WHAT IS ASKED → Turn all the rows below into a numbered list, omitting any blank lines.

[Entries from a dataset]
......
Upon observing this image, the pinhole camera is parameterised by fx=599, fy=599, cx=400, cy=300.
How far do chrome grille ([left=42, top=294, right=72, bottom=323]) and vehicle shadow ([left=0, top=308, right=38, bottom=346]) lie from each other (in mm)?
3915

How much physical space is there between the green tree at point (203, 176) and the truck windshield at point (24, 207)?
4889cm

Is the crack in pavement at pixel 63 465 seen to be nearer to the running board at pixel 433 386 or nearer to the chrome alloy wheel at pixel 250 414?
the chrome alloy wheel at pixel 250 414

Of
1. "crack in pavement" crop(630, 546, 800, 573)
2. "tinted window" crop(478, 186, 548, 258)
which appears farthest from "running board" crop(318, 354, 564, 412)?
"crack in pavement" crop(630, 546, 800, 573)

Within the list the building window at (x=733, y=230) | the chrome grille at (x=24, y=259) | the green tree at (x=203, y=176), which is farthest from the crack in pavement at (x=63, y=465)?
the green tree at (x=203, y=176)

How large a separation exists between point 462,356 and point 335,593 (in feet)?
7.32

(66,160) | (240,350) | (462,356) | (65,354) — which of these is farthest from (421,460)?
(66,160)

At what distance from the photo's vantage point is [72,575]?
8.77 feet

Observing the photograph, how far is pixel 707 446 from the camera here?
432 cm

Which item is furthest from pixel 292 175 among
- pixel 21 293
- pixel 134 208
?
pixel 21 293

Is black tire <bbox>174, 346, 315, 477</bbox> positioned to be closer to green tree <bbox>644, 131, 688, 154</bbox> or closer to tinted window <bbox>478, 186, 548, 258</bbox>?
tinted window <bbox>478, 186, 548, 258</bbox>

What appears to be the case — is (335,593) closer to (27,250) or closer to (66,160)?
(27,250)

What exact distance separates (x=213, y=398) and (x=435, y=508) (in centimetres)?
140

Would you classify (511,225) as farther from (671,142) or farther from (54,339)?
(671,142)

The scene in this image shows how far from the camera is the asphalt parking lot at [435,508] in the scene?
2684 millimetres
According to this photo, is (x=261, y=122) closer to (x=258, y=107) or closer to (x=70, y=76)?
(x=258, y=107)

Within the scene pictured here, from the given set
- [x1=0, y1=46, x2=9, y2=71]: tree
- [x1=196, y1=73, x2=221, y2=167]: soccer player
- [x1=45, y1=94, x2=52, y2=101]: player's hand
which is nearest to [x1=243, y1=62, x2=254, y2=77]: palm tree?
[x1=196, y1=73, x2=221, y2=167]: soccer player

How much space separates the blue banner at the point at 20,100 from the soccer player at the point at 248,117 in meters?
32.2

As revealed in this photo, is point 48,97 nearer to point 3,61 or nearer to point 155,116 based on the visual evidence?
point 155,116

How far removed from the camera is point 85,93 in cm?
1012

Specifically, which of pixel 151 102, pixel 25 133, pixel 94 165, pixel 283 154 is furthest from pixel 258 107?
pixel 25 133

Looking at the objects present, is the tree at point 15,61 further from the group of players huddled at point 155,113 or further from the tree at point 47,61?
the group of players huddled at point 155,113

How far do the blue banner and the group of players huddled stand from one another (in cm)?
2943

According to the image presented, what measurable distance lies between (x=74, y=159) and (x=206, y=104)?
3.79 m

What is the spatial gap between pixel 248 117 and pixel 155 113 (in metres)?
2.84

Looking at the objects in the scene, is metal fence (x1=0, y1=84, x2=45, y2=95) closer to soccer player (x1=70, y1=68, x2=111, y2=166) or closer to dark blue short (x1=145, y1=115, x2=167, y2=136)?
......
ANSWER TO THE EXERCISE →
1. Upon observing this image, the pinhole camera is parameterised by fx=599, fy=599, cx=400, cy=300.
2. How far do chrome grille ([left=42, top=294, right=72, bottom=323]) and vehicle shadow ([left=0, top=308, right=38, bottom=346]) lie from each other (in mm)?
3. 3915
4. How much physical space is there between the green tree at point (203, 176) and the truck windshield at point (24, 207)?
5. 4889cm
6. Is the crack in pavement at pixel 63 465 seen to be nearer to the running board at pixel 433 386 or nearer to the chrome alloy wheel at pixel 250 414?
7. the chrome alloy wheel at pixel 250 414
8. Of
9. 1. "crack in pavement" crop(630, 546, 800, 573)
10. 2. "tinted window" crop(478, 186, 548, 258)
11. which appears farthest from "running board" crop(318, 354, 564, 412)?
12. "crack in pavement" crop(630, 546, 800, 573)
13. Within the list the building window at (x=733, y=230) | the chrome grille at (x=24, y=259) | the green tree at (x=203, y=176), which is farthest from the crack in pavement at (x=63, y=465)?
14. the green tree at (x=203, y=176)
15. How large a separation exists between point 462,356 and point 335,593 (in feet)?
16. 7.32
17. (66,160) | (240,350) | (462,356) | (65,354) — which of these is farthest from (421,460)?
18. (66,160)
19. At what distance from the photo's vantage point is [72,575]?
20. 8.77 feet
21. Observing the photograph, how far is pixel 707 446 from the camera here?
22. 432 cm
23. Which item is furthest from pixel 292 175 among
24. - pixel 21 293
25. - pixel 134 208
26. ?
27. pixel 21 293
28. Is black tire <bbox>174, 346, 315, 477</bbox> positioned to be closer to green tree <bbox>644, 131, 688, 154</bbox> or closer to tinted window <bbox>478, 186, 548, 258</bbox>?
29. tinted window <bbox>478, 186, 548, 258</bbox>
30. What appears to be the case — is (335,593) closer to (27,250) or closer to (66,160)?
31. (27,250)
32. What exact distance separates (x=213, y=398) and (x=435, y=508) (in centimetres)?
33. 140
34. Would you classify (511,225) as farther from (671,142) or farther from (54,339)?
35. (671,142)
36. The scene in this image shows how far from the camera is the asphalt parking lot at [435,508] in the scene?
37. 2684 millimetres
38. According to this photo, is (x=261, y=122) closer to (x=258, y=107) or closer to (x=70, y=76)?
39. (x=258, y=107)
40. Within the scene pictured here, from the given set
41. - [x1=0, y1=46, x2=9, y2=71]: tree
42. - [x1=196, y1=73, x2=221, y2=167]: soccer player
43. - [x1=45, y1=94, x2=52, y2=101]: player's hand
44. which is nearest to [x1=243, y1=62, x2=254, y2=77]: palm tree?
45. [x1=196, y1=73, x2=221, y2=167]: soccer player
46. How much space separates the blue banner at the point at 20,100 from the soccer player at the point at 248,117 in meters?
47. 32.2
48. As revealed in this photo, is point 48,97 nearer to point 3,61 or nearer to point 155,116 based on the visual evidence?
49. point 155,116
50. How far removed from the camera is point 85,93 in cm?
51. 1012
52. Specifically, which of pixel 151 102, pixel 25 133, pixel 94 165, pixel 283 154 is furthest from pixel 258 107?
53. pixel 25 133
54. Looking at the objects present, is the tree at point 15,61 further from the group of players huddled at point 155,113 or further from the tree at point 47,61?
55. the group of players huddled at point 155,113
56. How far do the blue banner and the group of players huddled stand from one another (in cm)?
57. 2943
58. According to the image presented, what measurable distance lies between (x=74, y=159) and (x=206, y=104)?
59. 3.79 m
60. What is the spatial gap between pixel 248 117 and pixel 155 113 (in metres)?
61. 2.84
62. Looking at the objects in the scene, is metal fence (x1=0, y1=84, x2=45, y2=95) closer to soccer player (x1=70, y1=68, x2=111, y2=166) or closer to dark blue short (x1=145, y1=115, x2=167, y2=136)?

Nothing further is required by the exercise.